TASK INPUT:

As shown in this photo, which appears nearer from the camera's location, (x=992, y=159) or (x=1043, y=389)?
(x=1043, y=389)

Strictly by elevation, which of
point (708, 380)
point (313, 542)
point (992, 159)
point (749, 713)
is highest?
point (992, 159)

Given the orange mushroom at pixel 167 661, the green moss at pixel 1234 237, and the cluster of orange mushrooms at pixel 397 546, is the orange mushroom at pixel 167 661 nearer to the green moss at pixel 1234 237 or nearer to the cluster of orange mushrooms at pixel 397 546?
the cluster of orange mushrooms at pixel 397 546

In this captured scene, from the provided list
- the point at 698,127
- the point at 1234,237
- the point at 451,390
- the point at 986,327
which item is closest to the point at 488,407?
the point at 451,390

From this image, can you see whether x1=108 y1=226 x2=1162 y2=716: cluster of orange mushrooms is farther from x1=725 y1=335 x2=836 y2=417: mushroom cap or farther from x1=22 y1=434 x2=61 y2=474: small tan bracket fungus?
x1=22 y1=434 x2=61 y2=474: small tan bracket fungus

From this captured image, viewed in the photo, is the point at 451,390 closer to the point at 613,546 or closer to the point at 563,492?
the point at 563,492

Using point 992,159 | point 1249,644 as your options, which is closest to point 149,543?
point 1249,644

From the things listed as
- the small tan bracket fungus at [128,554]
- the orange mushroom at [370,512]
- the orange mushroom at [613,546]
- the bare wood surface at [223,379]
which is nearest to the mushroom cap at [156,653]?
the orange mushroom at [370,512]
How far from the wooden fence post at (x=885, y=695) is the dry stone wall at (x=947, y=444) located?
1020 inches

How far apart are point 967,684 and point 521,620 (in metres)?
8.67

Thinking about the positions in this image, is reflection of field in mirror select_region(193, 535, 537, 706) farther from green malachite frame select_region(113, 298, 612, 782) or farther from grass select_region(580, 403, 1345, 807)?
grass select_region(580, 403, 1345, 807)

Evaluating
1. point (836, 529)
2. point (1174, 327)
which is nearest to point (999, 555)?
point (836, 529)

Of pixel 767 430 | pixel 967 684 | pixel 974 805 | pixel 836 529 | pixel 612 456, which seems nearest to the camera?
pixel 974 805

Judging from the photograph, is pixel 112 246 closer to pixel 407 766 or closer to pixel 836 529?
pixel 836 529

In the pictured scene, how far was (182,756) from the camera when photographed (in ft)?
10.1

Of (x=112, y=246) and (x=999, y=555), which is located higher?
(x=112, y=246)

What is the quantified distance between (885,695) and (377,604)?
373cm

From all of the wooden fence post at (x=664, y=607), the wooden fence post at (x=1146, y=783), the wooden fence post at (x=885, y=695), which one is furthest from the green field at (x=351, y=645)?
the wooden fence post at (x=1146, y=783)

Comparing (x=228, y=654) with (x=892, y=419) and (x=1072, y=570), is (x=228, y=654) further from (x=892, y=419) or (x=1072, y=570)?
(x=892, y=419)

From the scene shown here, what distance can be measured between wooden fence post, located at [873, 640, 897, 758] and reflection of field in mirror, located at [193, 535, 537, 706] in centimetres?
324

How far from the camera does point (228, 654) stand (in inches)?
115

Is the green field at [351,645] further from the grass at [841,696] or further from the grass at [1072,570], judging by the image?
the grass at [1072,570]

THE EXERCISE: Transcribe the records above exactly, but only from the line that contains "Of pixel 767" through their final line, inclusive.

FULL OUTPUT:
Of pixel 767 430 | pixel 967 684 | pixel 974 805 | pixel 836 529 | pixel 612 456, which seems nearest to the camera?
pixel 974 805

Judging from the photograph, is pixel 112 246 closer to pixel 407 766 or closer to pixel 836 529?
pixel 836 529

In the pictured scene, how far was (182,756) from the camera when photographed (in ft)?
10.1

Of (x=112, y=246) and (x=999, y=555), which is located higher?
(x=112, y=246)

What is the quantified distance between (885,695) and (377,604)?
373cm

From all of the wooden fence post at (x=664, y=607), the wooden fence post at (x=1146, y=783), the wooden fence post at (x=885, y=695), which one is furthest from the green field at (x=351, y=645)?
the wooden fence post at (x=1146, y=783)

Comparing (x=228, y=654) with (x=892, y=419) and (x=1072, y=570), is (x=228, y=654) further from (x=892, y=419) or (x=1072, y=570)?
(x=892, y=419)

From the scene shown here, what distance can be measured between wooden fence post, located at [873, 640, 897, 758] and reflection of field in mirror, located at [193, 535, 537, 706] in centimetres?
324

How far from the camera does point (228, 654) stand (in inches)?
115

Is the green field at [351,645] further from the grass at [841,696] or further from the grass at [1072,570], judging by the image?
the grass at [1072,570]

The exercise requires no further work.